Projeto Guavirando propõe plantio de guavira na Aldeia Amambai

Da Redação


A guavira, fruta sul-mato-grossense que floresce de setembro a novembro e tem a maturação dos frutos de outubro a dezembro, está em época, levando muitas pessoas ao campo, com uma sacolinha na mão, colher a fruta tanto para consumo próprio, quanto para venda.

Também conhecida como gabiroba, é uma palavra de origem guarani, que significa "árvore de casca amarga". Ganhou este nome provavelmente porque os índios faziam uso de suas propriedades medicinais.
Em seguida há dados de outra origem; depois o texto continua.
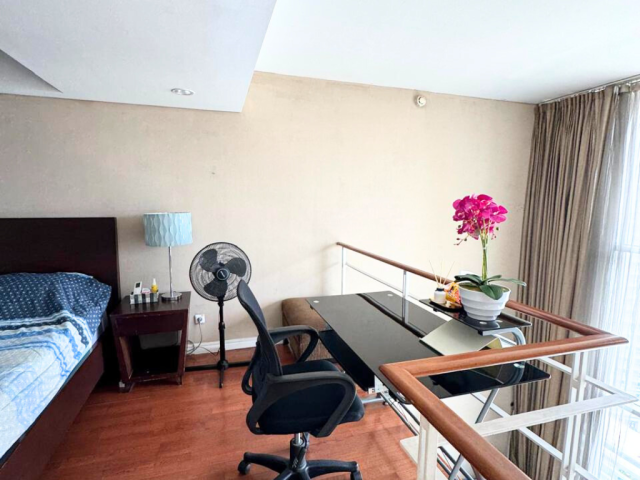 Citylofts Sudirman Lantai 12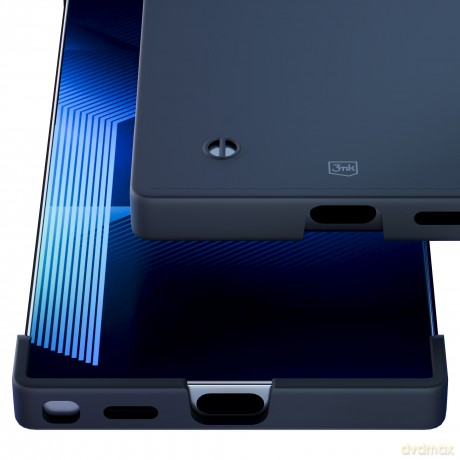 Samsung Galaxy S25 Ultra - 3mk Just20g Matt Case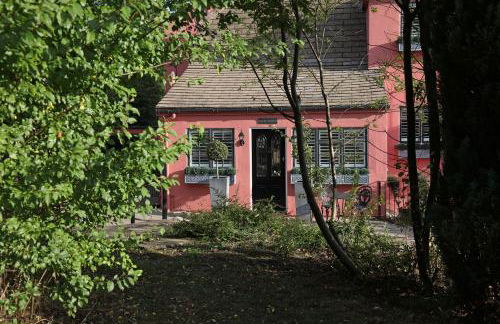 Palm House - Luxury Wye Valley Country House 2 Bed Apartment - Dog Friendly - Foto 42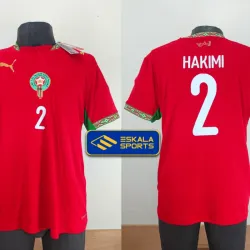Pullover de Fútbol de Marruecos - Hakimi #2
Além de sua ação adstringente e antidiarreica, a infusão das folhas em banhos de imersão é relaxante para aliviar dores musculares.

A guavira nasce em um arbusto que varia de 0,20 a 1,50 metros de altura. O fruto por fora lembra uma goiabinha, mas o sabor é totalmente diferente de qualquer outro fruto. Os frutos maduros têm um curto período para serem aproveitados (5 a 7 dias), porque passa do ponto.

Risco de extinção

Antigamente a guavira era a planta mais encontrada no cerrado sul-mato-grossense. Era comum encontrá-las na beira da estrada e até mesmo pertinho das residências, em terrenos desabitados. Mas nos últimos cinquenta anos, quase todo o cerrado foi destruído para o plantio de soja, milho e pela limpeza de áreas de pastagem, eliminando a maioria dos guavirais.

Outra preocupação é de que quase não existem plantações comerciais da guavira. Os frutos são colhidos pelas pessoas em grandes quantidades e não há preocupação em replantar as sementes, fora o grande volume consumido pelo gado. Caso não sejam desenvolvidos trabalhos de conscientização e replantio de mudas, a fruta pode ser extinta do cerrado sul-mato-grossense.

É muito fácil plantar guavira, ela não é exigente quanto ao solo crescendo inclusive em terrenos pobres. Podem ser plantadas em canteiros no seu quintal.

Guavirando

O professor Edirlei Viana Vieira, coordenador na escola Guarani estadual, realiza na aldeia um projeto chamado Guavirando. A intenção do projeto é produzir mudas para o plantio dentro da aldeia, distribuindo para que os alunos plantem em suas casas.

“A fruta está em extinção, nosso objetivo é fazer com que elas não acabem e tenhamos para consumo e venda”, conta ele.

Edirlei utiliza a fruta para fazer licor, sorvete, geladinho e até mesmo picolé e conta que o amambaiense não dá o devido valor ao seu fruto, afirmando que o certo seria cada morador manter uma dessas plantas em casa.

Curiosidades

Já ouviu falar que em época de guavira dá muita cobra? Provavelmente isto acontece porque as frutinhas atraem diversas espécies de pássaros, atraindo por sua vez as cobras que se alimentam de pássaros. Outra lenda dos mais antigos é que isto seria dito por maridos ciumentos para evitar que as mulheres saíssem no mato sozinhas para colher os frutos.

“Certa vez fomos catar guavira em uma área militar aqui de Amambai. Fui preso por um monte de soldados do exército, que me revistaram, ficando eu e meus alunos na mira de fuzis. Então chegou um cara do Rio de Janeiro e me disse gritando em voz alta: “Cadê essa tal de guavira, será que essa fruta é tão gostosa a ponto de vocês arriscarem a vida por ela?”. Nem me dei ao trabalho de responder, estávamos no meio do guaviral com cinco baldes de guavira e ele não percebeu”, conta Ismael Morel, professor de Amambai.